So the math was done kind of slowly, and the physics took a long time to catch up with it in terms of thinking about this issue of reducing uncertainty by making measurements. By the mid 1920s, there was a full-fledged debate about what quantum theory meant, and quantum theory kind of set aside this question of how scientists actually make measurements. That turned into the measurement problem, which became a philosophical problem that generated all sorts of metaphysical speculation.
But, in a sense, Boltzmann had answered that question already in the 1870s by saying: What experimenters do is use energy to extract information from a system. Now, because we’re finite systems, if we’re going to use energy, we have to have some time to use it. And time x energy is action in physics, and Planck’s constant (written as ℏ or h-bar) is actually the quantum of action. It’s the basic thing that’s quantized in quantum theory. One can think of Planck’s constant as the minimal action required under the very best of circumstances to answer one yes/no question, and thus acquire one bit of information.
GUNNAR: And acquiring one bit of information then means reducing uncertainty by one bit?
CHRIS FIELDS: That’s right, and not just reducing uncertainty in the abstract, but reducing my uncertainty, since I’m the observer, I’m the one doing the experiment.
GUNNAR: And is reducing uncertainty in this case the same as reducing entropy? In which case, is my entropy decreasing, or is the entropy of the system I am observing decreasing?
CHRIS FIELDS: It’s decreasing the entropy of the system I am observing for me, since I am the one expending energy and receiving information about the system. That is really the crucial aspect.
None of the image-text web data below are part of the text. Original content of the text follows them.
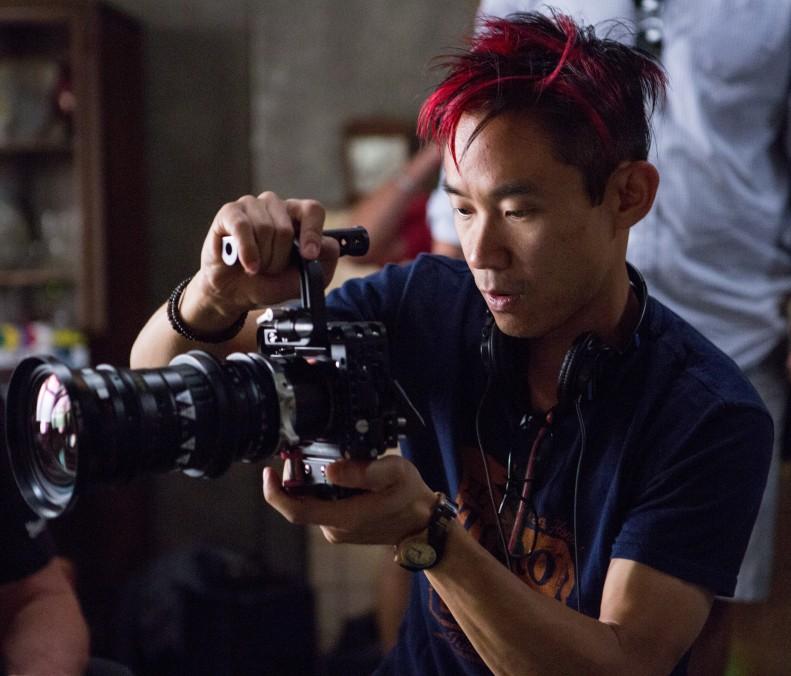 james wan, onuncu filmi malignant ile korkutmaya geliyor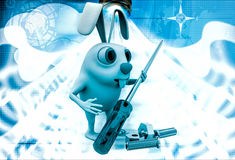 3d rabbit holding screw driver and with nut bold illustration Stock Images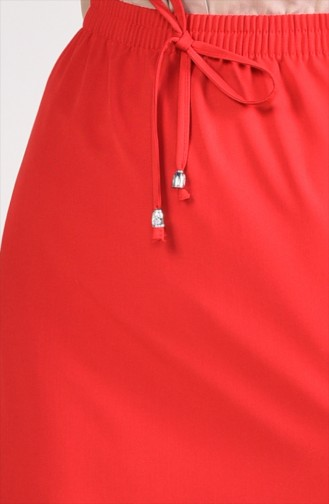 Plated Waist Skirt 1001A-12 Red 1001A-12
The next big name to adopt this way of thinking was John Wheeler in the early 1970s. He essentially revived general relativity and started to connect it to quantum theory, so in many ways, he’s the founder of quantum gravity research. He was a student of both Einstein and Bohr, and he was the one who came up with the notion that the only thing that is fundamental in physics is information. So he really started this physics as information business in the 70s and 80s. From there, one starts to get a whole movement in quantum computing, quantum information, and quantum gravity that has to do with conceiving of physics in terms of information. And today, that’s a huge community and a very big deal because of quantum computing being a potentially practical resource.

Shut Up and Calculate!
GUNNAR: Would you say that this whole ‘information’ business is still a contentious issue in the physics community? Is the mainstream still conceiving of physics as being fundamentally not about information, but about physical stuff influencing each other mechanistically?
CHRIS FIELDS: I don’t know for sure. I would have to go back to undergraduate school and see what’s actually being taught. But probably the physical “meaning” of information in physics is still somewhat contentious. When I was in school, it was still the “Shut up and calculate!” period. So you were not encouraged to even think about this sort of stuff. But I think that’s beginning to wane.
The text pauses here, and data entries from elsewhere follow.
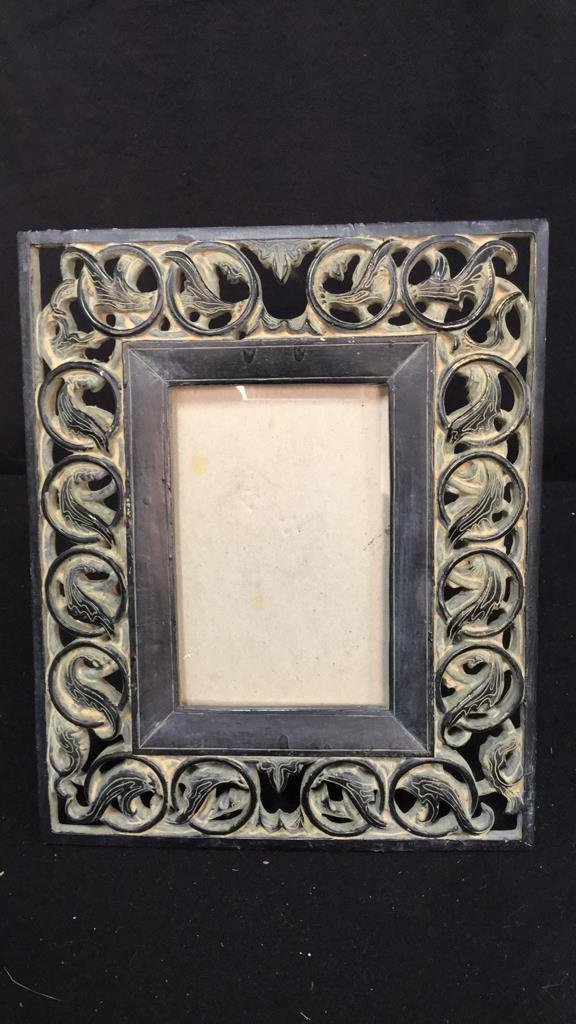Group Lot Of Assorted Picture Frames - 5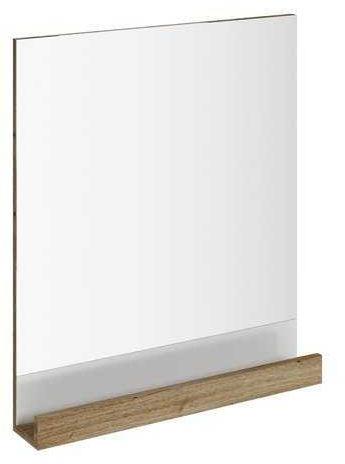 RAVAK 10 (stopni) lustro z półką 650 ciemny orzech X000000853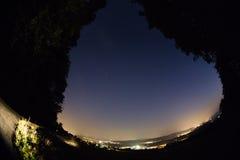 Meteornächtlicher himmel Stockbild
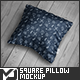 Square Pillow Mock-Up - GraphicRiver Item for Sale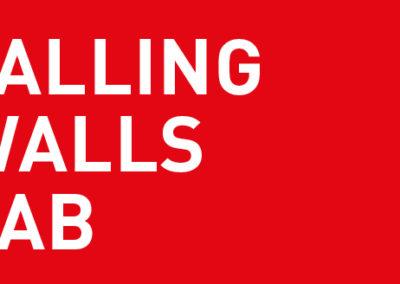 Falling Walls Lab Australia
There’s a wonderful paper from 2018 called “Making Better Sense of Quantum Mechanics” by David Mermin, who is a solid state physicist [Mermin was also the person that originally coined the phrase “Shut up and calculate!” to express his dismay with the ‘Copenhagen interpretation’ of quantum theory in an article from 1989 titled “What’s Wrong With This Pillow?”]. Mermin is a very respected figure when it comes to the foundations of quantum theory, and in this paper, he basically took the side of Christopher Fuchs and other people who had invented this notion of “interpretations” of quantum theory as a very personal experimental Bayesian reasoning-based endeavor (their interpretation is known as QBism). And the point of Mermin’s paper was to say: Look, physics community, what we’re doing here is really observing things, and what we’re describing is really our experience as experimentalists. So if I make an observation and I characterize something as having a particular quantum state, then it has that state for me, because I made the observation, and you may make a different observation, and it’s gonna have a different state for you. So forget about this business of objective quantum states. They don’t exist. It’s all personal. It’s all observational.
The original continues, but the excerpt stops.